Is the Milwaukee archdiocese too broke to pay its legal bills?

MILWAUKEE (WI)
National Catholic Reporter

Marie Rohde | Jul. 29, 2014

MILWAUKEE
The Milwaukee archdiocese has filed for bankruptcy, but is it too broke to pay its legal bills?

Currently, the archdiocese has paid or owes just shy of $14 million in legal and professional fees related to the bankruptcy. As the debtor, the archdiocese is required by federal law to pay the legal expenses of those who have filed claims as well as its own lawyers. Lawyers for the archdiocese filed a 63-page statement to back up a $204,451 bill for the month of June alone.

The legal bills are far greater than the $4 million the archdiocese offered survivors of sex abuse before filing for bankruptcy on Jan. 4, 2011. That prompted Peter Isely, the Midwest director for the Survivors Network of those Abused by Priests and one of the Milwaukee claimants, to question whether the archdiocese’s actions are consistent with what Pope Francis has said.

“Although it is unclear what this pope is doing or not doing on the issue, one thing that is perfectly clear is that paying lawyers three to four times what they have offered victims is directly opposite to this pope’s pontificate,” Isely said. “He has said that victims have a right to and must be justly compensated.”
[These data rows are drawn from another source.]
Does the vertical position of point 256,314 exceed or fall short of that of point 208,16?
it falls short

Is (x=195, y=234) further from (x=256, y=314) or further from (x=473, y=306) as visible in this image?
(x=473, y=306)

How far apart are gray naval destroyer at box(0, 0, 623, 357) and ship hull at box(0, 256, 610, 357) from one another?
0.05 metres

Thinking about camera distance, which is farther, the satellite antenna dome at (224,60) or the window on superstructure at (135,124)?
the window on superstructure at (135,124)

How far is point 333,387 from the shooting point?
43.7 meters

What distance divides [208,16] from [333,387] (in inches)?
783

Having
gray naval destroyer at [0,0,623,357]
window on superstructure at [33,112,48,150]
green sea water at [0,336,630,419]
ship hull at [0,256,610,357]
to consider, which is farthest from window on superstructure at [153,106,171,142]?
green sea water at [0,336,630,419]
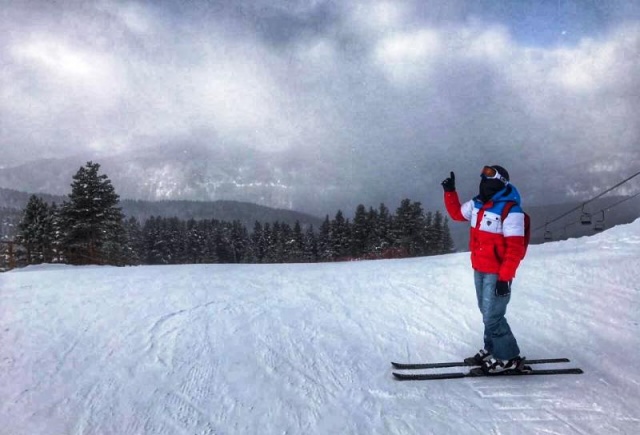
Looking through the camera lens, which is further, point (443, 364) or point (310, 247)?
point (310, 247)

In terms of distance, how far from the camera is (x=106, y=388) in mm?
4016

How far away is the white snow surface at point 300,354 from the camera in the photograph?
143 inches

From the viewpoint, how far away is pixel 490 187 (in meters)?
4.77

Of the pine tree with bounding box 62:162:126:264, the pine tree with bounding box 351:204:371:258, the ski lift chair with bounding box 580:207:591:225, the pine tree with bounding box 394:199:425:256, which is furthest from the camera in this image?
the pine tree with bounding box 351:204:371:258

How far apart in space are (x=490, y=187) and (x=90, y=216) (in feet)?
111

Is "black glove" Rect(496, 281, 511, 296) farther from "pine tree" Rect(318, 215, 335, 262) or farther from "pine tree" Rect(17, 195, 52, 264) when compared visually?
"pine tree" Rect(318, 215, 335, 262)

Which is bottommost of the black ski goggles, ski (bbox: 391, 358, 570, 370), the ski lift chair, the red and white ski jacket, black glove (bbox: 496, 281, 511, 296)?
ski (bbox: 391, 358, 570, 370)

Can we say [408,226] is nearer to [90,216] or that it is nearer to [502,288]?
[90,216]

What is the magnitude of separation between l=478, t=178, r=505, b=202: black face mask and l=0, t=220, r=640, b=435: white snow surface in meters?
2.23

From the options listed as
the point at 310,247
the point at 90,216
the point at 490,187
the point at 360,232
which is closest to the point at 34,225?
the point at 90,216

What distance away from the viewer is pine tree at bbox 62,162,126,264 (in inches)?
1205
James Stang, a lawyer representing the committee of creditors, most of them survivors of sexual abuse, says professionals on his side of the case were owed more than $2.3 million as of July 1. He asserts the archdiocese has the money to pay its bills but suggested the diocese is holding back payment in an effort to force a settlement. Stang has asked U.S. Bankruptcy Judge Susan V. Kelley to reconsider her order that put payments to lawyers on hold nearly 18 months ago.